In [7]:
import torch
import torchvision

import numpy as np

In [2]:
torch.__version__

'2.0.0+cu117'

In [6]:
torchvision.__version__

'0.15.1+cu117'

## Tensors

Tensors in PyTorch are similar to Python lists or NumPy arrays, but they offer some distinct advantages, especially for deep learning. Imagine a tensor as a container that can hold numbers arranged in multiple dimensions - much like a list of lists, but with more capabilities. These multi-dimensional matrices can store elements of the same type, typically numbers.

One of the key features of PyTorch tensors is their compatibility with GPUs (Graphics Processing Units). This compatibility allows for faster computations compared to using regular Python lists or NumPy arrays, which are generally limited to CPU (Central Processing Unit) operations. This speed is crucial in deep learning where handling large datasets and complex calculations is common.

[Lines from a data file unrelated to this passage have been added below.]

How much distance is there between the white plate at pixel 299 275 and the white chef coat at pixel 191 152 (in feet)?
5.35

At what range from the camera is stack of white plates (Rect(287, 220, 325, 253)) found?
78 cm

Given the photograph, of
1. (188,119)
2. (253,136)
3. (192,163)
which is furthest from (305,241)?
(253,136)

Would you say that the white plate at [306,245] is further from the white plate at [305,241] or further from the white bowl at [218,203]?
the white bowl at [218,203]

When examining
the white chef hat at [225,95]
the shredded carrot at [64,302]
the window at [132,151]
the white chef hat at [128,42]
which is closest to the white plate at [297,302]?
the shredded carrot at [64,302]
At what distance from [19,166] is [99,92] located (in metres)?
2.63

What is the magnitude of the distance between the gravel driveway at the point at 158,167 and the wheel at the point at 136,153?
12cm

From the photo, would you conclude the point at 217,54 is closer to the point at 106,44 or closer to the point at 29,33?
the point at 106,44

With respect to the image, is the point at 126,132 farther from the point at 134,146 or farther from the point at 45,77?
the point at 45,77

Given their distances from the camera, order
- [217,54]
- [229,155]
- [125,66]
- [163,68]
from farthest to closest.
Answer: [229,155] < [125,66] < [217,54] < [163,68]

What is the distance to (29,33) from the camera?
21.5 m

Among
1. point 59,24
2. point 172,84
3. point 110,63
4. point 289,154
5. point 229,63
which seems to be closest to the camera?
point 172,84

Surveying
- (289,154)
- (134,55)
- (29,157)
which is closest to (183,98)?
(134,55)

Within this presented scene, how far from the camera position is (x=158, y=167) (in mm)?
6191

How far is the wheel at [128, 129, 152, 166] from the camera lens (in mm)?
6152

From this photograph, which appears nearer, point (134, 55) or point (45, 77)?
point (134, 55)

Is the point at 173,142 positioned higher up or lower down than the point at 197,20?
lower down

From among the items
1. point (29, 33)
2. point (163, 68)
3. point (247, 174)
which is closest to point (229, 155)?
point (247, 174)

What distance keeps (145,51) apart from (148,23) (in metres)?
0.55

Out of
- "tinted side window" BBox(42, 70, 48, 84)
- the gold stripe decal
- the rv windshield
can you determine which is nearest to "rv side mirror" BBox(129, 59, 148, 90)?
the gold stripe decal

To illustrate, let's consider a few examples:

1. **Single-Dimensional Tensor (1D Tensor):** This is like a regular list or a one-dimensional array. For instance, `[1, 2, 3]` in a tensor form would represent a simple row of numbers.

2. **Two-Dimensional Tensor (2D Tensor):** This resembles a matrix or a table with rows and columns. For example, `[[1, 2], [3, 4]]` in tensor form is akin to a 2x2 matrix.

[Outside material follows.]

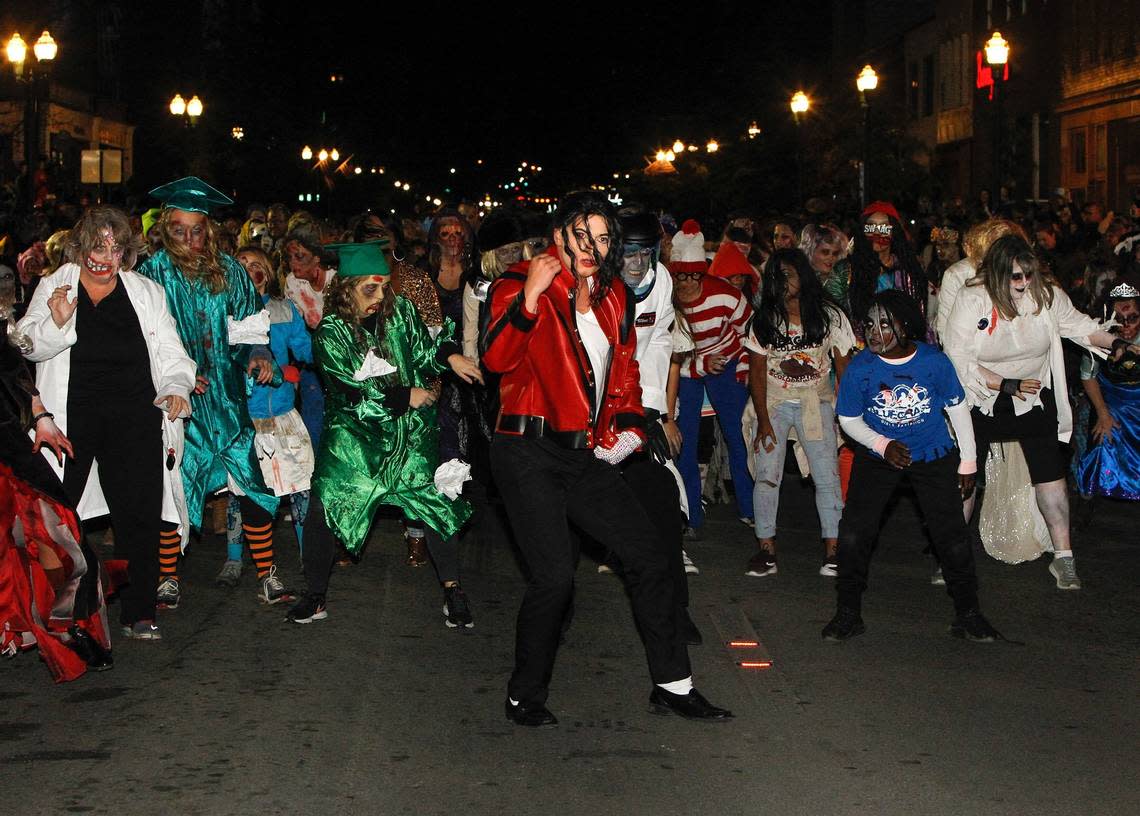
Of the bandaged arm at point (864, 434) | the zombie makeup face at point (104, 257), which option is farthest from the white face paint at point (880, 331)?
the zombie makeup face at point (104, 257)

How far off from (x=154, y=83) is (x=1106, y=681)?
58640 millimetres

3. **Three-Dimensional Tensor (3D Tensor):** You can think of this as a cube of numbers or a list of matrices. An example would be `[[[1, 2], [3, 4]], [[5, 6], [7, 8]]]`, which is like stacking two 2D tensors on top of each other.

By default, the numbers in a PyTorch tensor are stored as `float32` type. This means that they are floating-point numbers (numbers with a decimal point) with a precision that balances memory usage and accuracy, making it a common choice for deep learning applications.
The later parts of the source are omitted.